▶ Document text:
Professional Programming: The First 10 Years
Last month, April 2022, marked the 10 year anniversary of my start as a professional programmer.
I started programming earlier than that, but hadn’t been paid a salary. As a teenager I built websites and IRC bots and wrote tiny Python scripts. Then I stopped and played guitar for a few years. In my twenties, I rather coincidentally rediscovered how much I enjoy programming when I was asked to build another website and found out how much had changed about the web while I was away (it’s HTML5 now!).
That made me wonder whether programming wouldn’t be the better career choice than continuing to study philosophy at university. Robin answered that question for me by generously offering me a paid internship.
Now it’s been 10 years, which is, to be honest, neither a significant marker of my growth as a programmer nor my career, but realising that it’s been 10 years made me pause and reflect.
The following is a loose, unordered collection of thoughts that come up when I look back on the past 10 years. Things I’ve learned, things I’ve unlearned, things I’ve changed my opinion on, things I never thought I’d believe in and now do.
They’re very much products of the context in which I helped develop software: as an intern for Robin, then as a junior developer for Robin, as a software developer for a small German startup, as a senior software developer for a German startup inside a huge German corporation, and now as a staff engineer for a fully remote, asynchronous US startup. Take that as a disclaimer. I bet if I’d worked in a game studio, a hardware company, and a big tech corporation instead, this text would be very different.
Fearlessness is undervalued
Most of the programmers I look up to and learned from share one trait that is rarely talked about: fearlessness.
They dive into an unknown codebase without fear. They open up the code of a dependency that they suspect is misbehaving without fear. They start working on something without knowing how they’ll finish.
It’s inspiring seeing someone being fearless, but becoming fearless yourself is one of the best learning accelerators I’ve found.
You can’t predict the future; try and you might end up in trouble
We all know this. Of course, we can’t predict the future.
But it took me years to truly take it into account when programming.
In the first third of my career I’d think: we will need this, so let’s build it now.
In the second third: we might need this, so let’s prepare for it.
Now: we don’t know whether we’ll need this, it’s a possibility, sure, and it looks like we might need it, yes, but things change all the time, so let’s build what we know we need right now.
Of course I write code so it’s easy to test
I also write code so it’s easy to read and understand, or easy to delete, or easy to modify, or easy to review. I don’t write code only for the computer to execute.

▶ Description of the task: Render this sentence from the essay on ten years of professional programming in Spanish: "It’s inspiring seeing someone being fearless, but becoming fearless yourself is one of the best learning accelerators I’ve found." The rows have no connection to the essay on ten years of professional programming.

▶ Information shown:
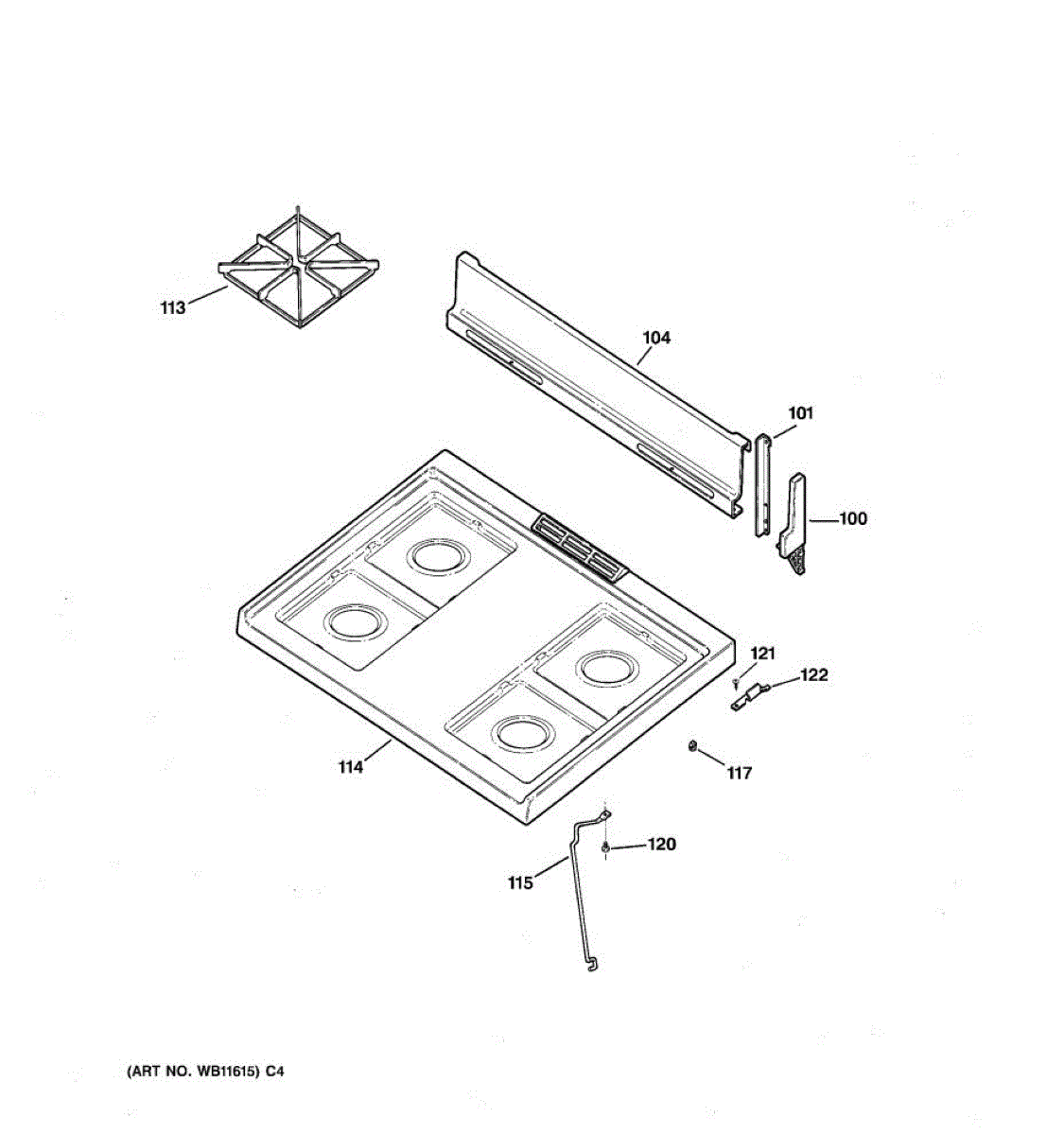 113
104
101
100
121
122
114
117
120
115
(ART NO. WB11615) C4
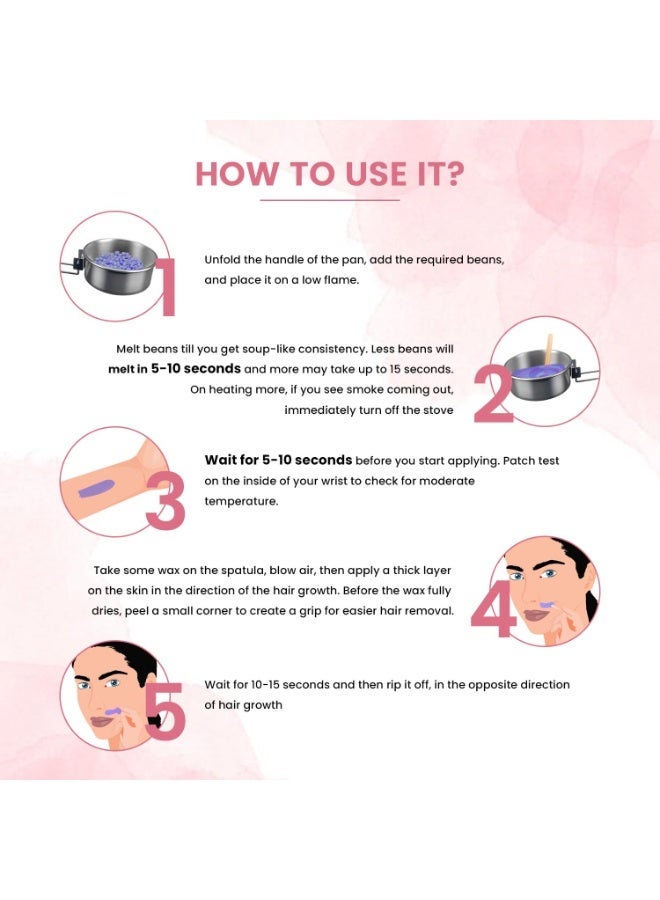 HOW TO USE IT?

1

Unfold the handle of the pan, add the required beans, and place it on a low flame.

Melt beans till you get soup-like consistency. Less beans will melt in 5-10 seconds and more may take up to 15 seconds. On heating more, if you see smoke coming out, immediately turn off the stove

2

3

Wait for 5-10 seconds before you start applying. Patch test on the inside of your wrist to check for moderate temperature.

Take some wax on the spatula, blow air, then apply a thick layer on the skin in the direction of the hair growth. Before the wax fully dries, peel a small corner to create a grip for easier hair removal.

4

5

Wait for 10-15 seconds and then rip it off, in the opposite direction of hair growth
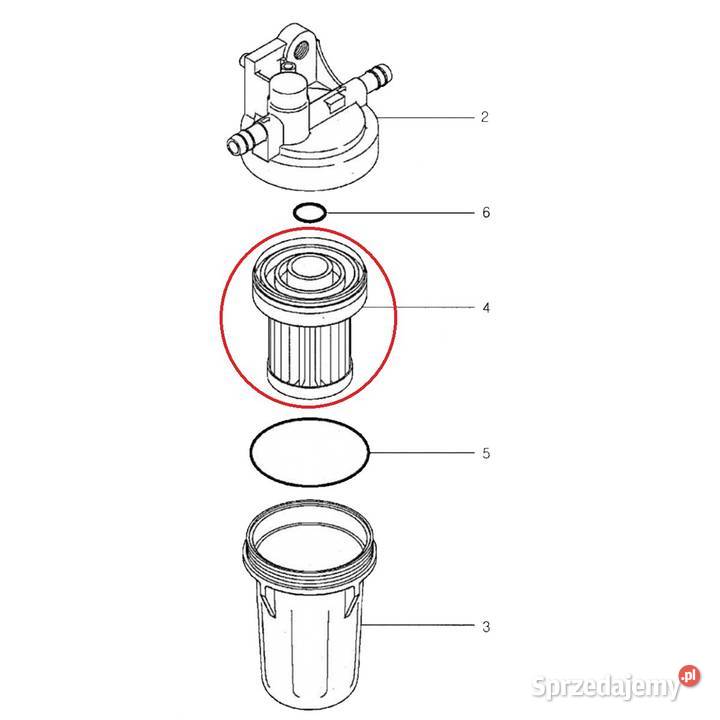 2

6

4

5

3

Sprzedajemy.pl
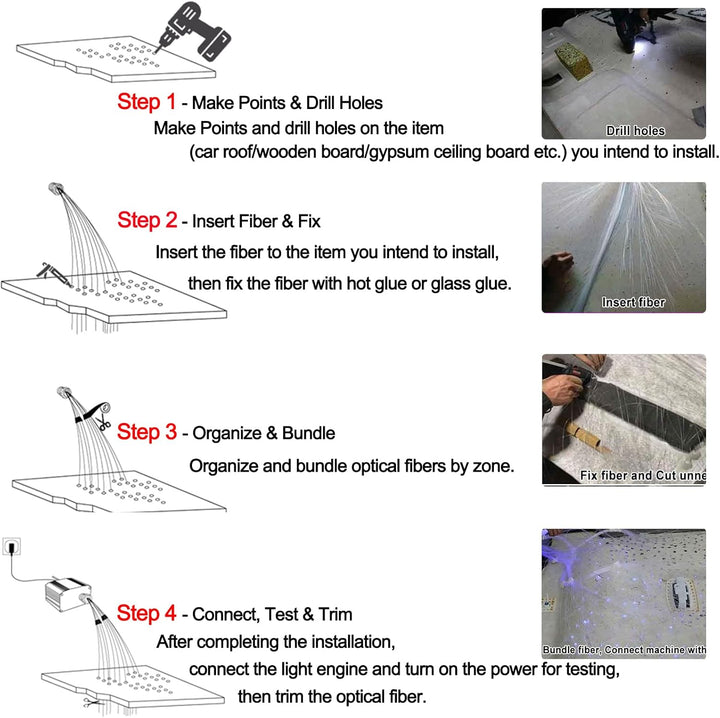 Step 1 - Make Points & Drill Holes
Make Points and drill holes on the item (car roof/wooden board/gypsum ceiling board etc.) you intend to install.

Drill holes

Step 2 - Insert Fiber & Fix
Insert the fiber to the item you intend to install, then fix the fiber with hot glue or glass glue.

Insert fiber

Step 3 - Organize & Bundle
Organize and bundle optical fibers by zone.

Fix fiber and Cut unne

Step 4 - Connect, Test & Trim
After completing the installation, connect the light engine and turn on the power for testing, then trim the optical fiber.

Bundle fiber, Connect machine with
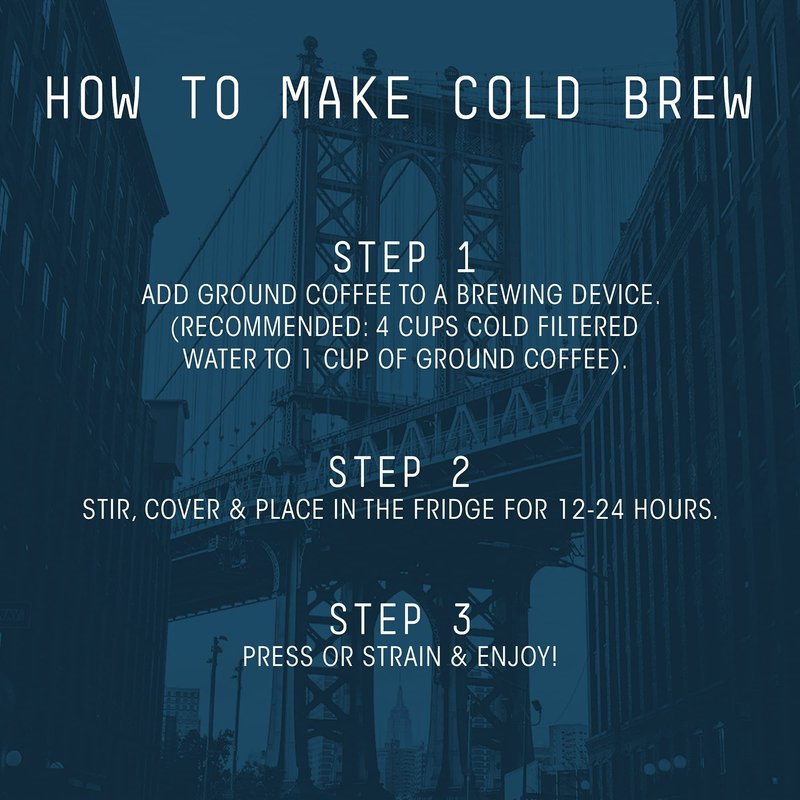 HOW TO MAKE COLD BREW

STEP 1
ADD GROUND COFFEE TO A BREWING DEVICE. (RECOMMENDED: 4 CUPS COLD FILTERED WATER TO 1 CUP OF GROUND COFFEE).

STEP 2
STIR, COVER & PLACE IN THE FRIDGE FOR 12-24 HOURS.

STEP 3
PRESS OR STRAIN & ENJOY!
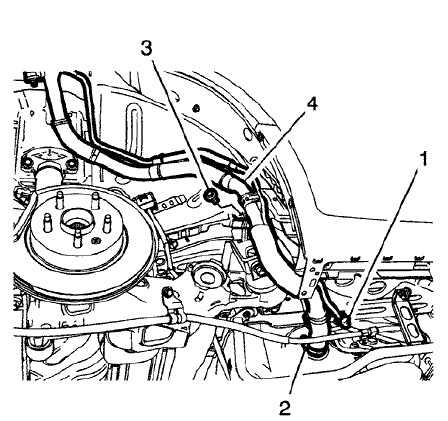 3
4
1
2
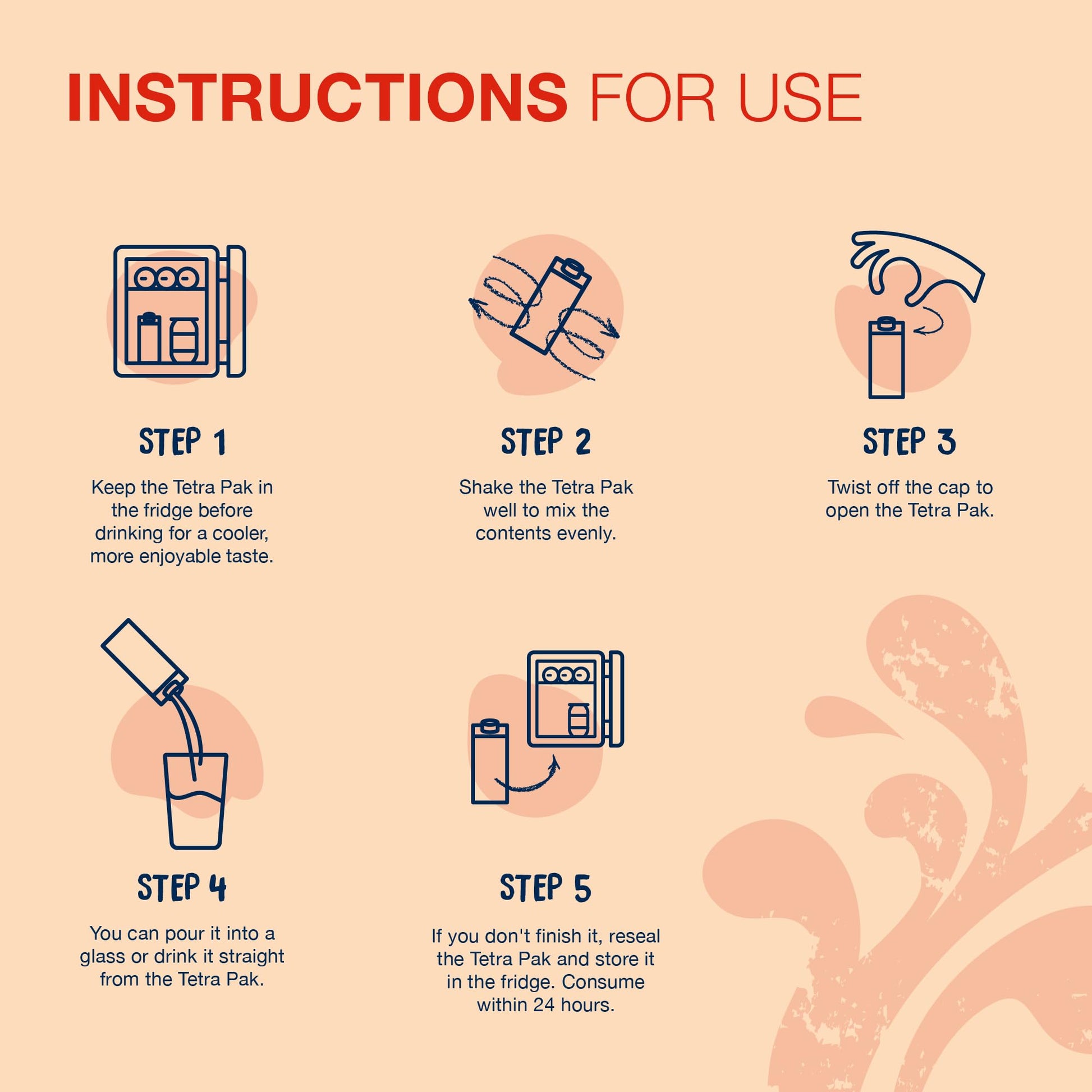 INSTRUCTIONS FOR USE

STEP 1

Keep the Tetra Pak in the fridge before drinking for a cooler, more enjoyable taste.

STEP 2

Shake the Tetra Pak well to mix the contents evenly.

STEP 3

Twist off the cap to open the Tetra Pak.

STEP 4

You can pour it into a glass or drink it straight from the Tetra Pak.

STEP 5

If you don't finish it, reseal the Tetra Pak and store it in the fridge. Consume within 24 hours.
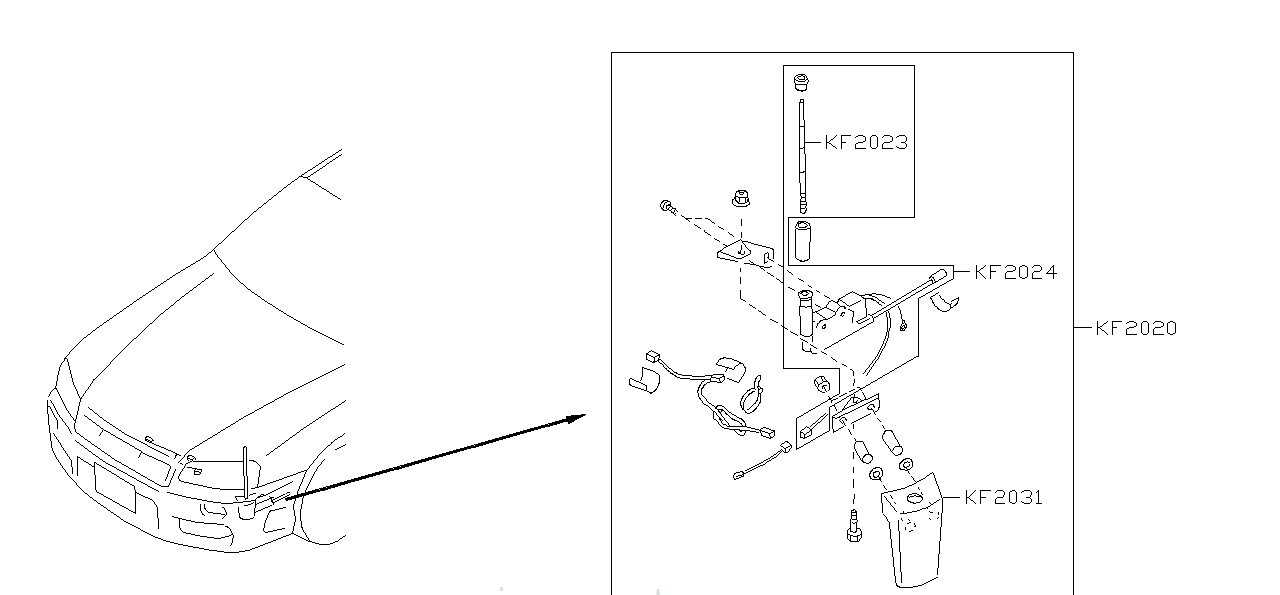 KF2023
KF2024
KF2020
KF2031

▶ Result of the task: Es inspirador ver a alguien ser intrépido, pero volverte intrépido tú mismo es uno de los mejores aceleradores de aprendizaje que he encontrado.